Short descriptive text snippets

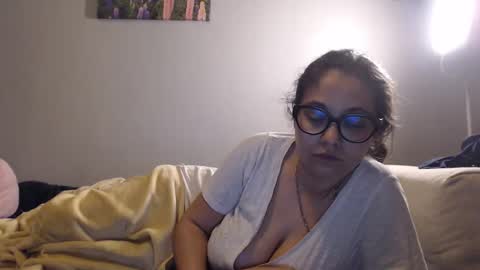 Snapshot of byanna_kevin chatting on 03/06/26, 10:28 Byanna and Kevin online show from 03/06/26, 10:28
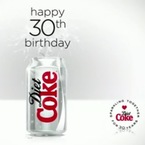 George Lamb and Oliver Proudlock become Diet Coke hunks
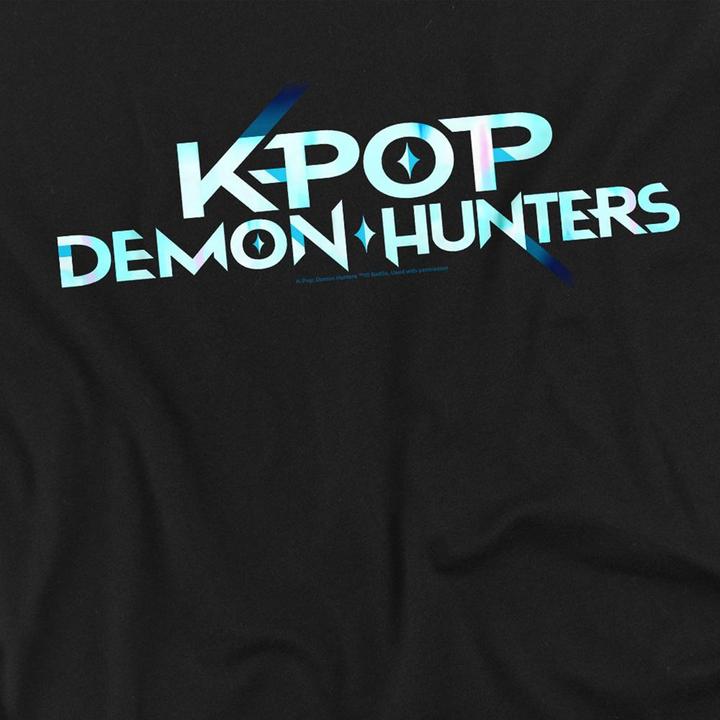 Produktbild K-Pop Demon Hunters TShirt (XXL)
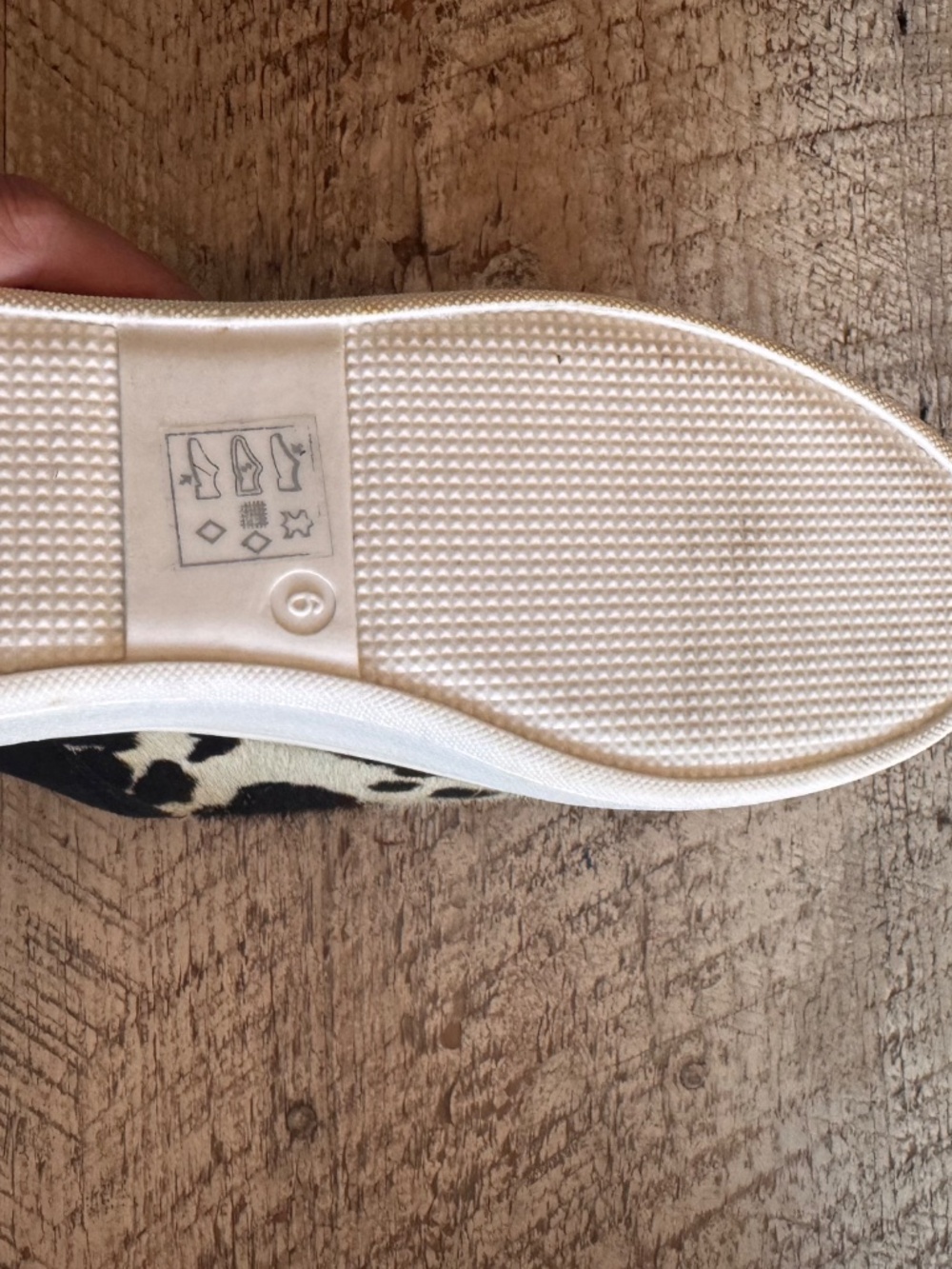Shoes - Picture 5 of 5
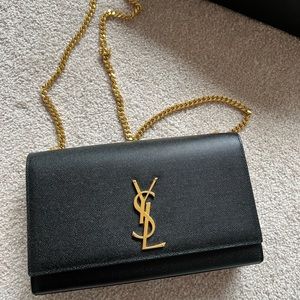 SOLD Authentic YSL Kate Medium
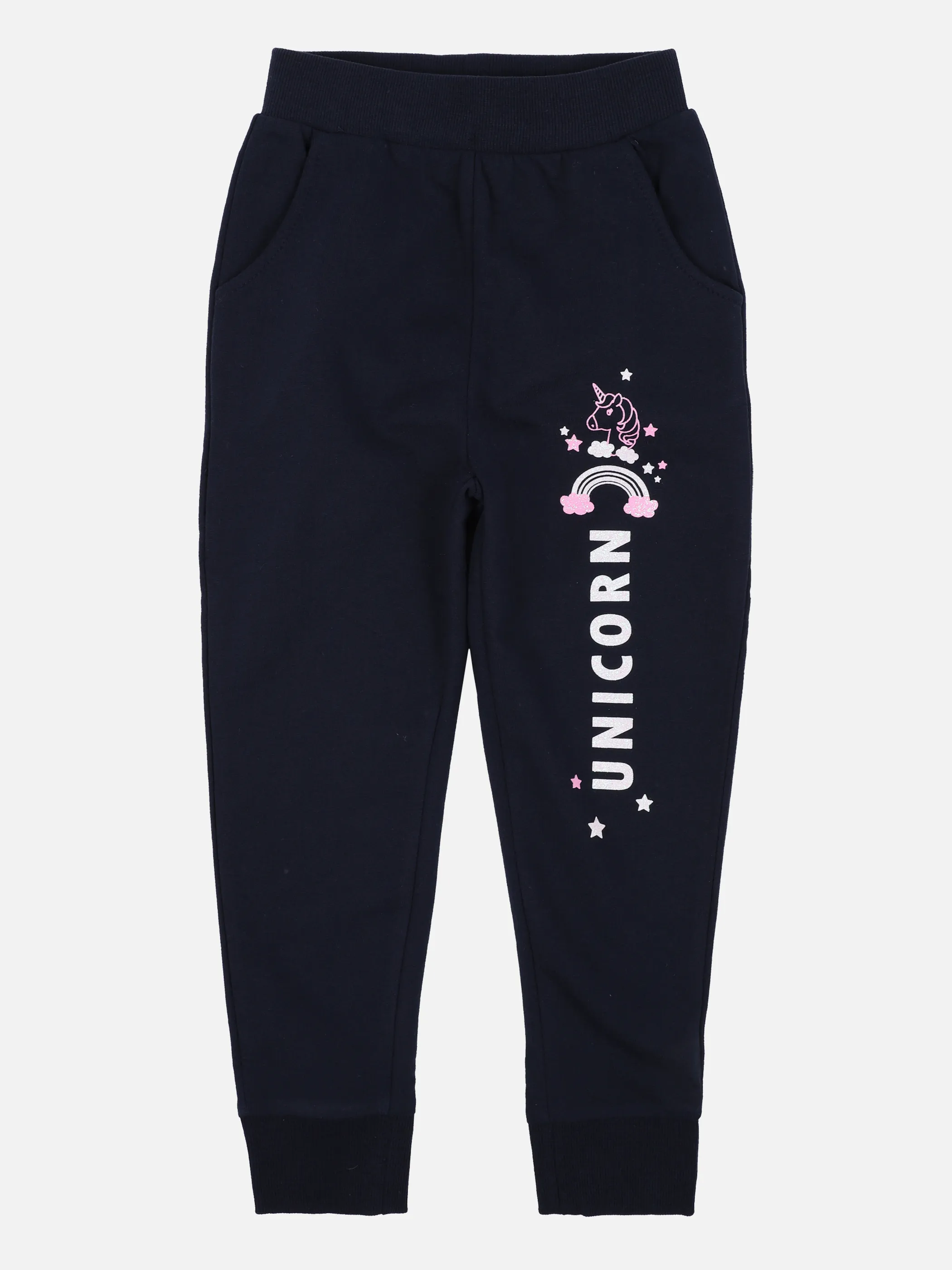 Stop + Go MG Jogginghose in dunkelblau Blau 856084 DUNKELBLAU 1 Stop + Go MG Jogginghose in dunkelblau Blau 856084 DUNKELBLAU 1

ASSIGNED TASK: Copy out each line of text in the material word for word, without the pictures.

REPLY:
 Snapshot of byanna_kevin chatting on 03/06/26, 10:28 Byanna and Kevin online show from 03/06/26, 10:28
 George Lamb and Oliver Proudlock become Diet Coke hunks
 Produktbild K-Pop Demon Hunters TShirt (XXL)
Shoes - Picture 5 of 5
 SOLD Authentic YSL Kate Medium
 Stop + Go MG Jogginghose in dunkelblau Blau 856084 DUNKELBLAU 1 Stop + Go MG Jogginghose in dunkelblau Blau 856084 DUNKELBLAU 1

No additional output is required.